The authors conclude treatment with ESIN for unstable and displaced forearm shaft fractures results in adequate healing and function in most patients. Delayed healing does occur rarely, however, healing completes by the 13th month.

Idiopathic Toe Walking Can Be Differentiated from Cerebral Palsy Through Gait Analysis

Children who do not have cerebral palsy but who walk on their toes are often diagnosed with idiopathic toe walking (no known cause), or ITW, by excluding all other possible diagnosis. Toe walking occurs in the early years of childhood in many children, but if it persists beyond the age of five years, this should be investigated for the root cause.

The traditional suspected diagnosis for toe walking is cerebral palsy and other neurological (nerve) disorders, all of which should be ruled out before diagnosing ITW. While some children with ITW do have some tightening of the heel cords, some also just prefer to walk on the balls of their feet or their toes.

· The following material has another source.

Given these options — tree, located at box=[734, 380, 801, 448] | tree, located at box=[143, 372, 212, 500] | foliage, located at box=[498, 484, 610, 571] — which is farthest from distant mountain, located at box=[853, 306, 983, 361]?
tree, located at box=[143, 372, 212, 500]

Earlier research has found, through quantitative gait analysis, that children with ITW tended to have increased ankle plantar flexion while standing and walking, and the knees showed some differences by hyperextending while standing. On the other hand, children with cerebral palsy had their knees partially bend while standing.

The authors of this study wanted to determine if children with ITW could normalize their gait on demand and how to use quantitative gait analysis to make an accurate diagnosis of ITW.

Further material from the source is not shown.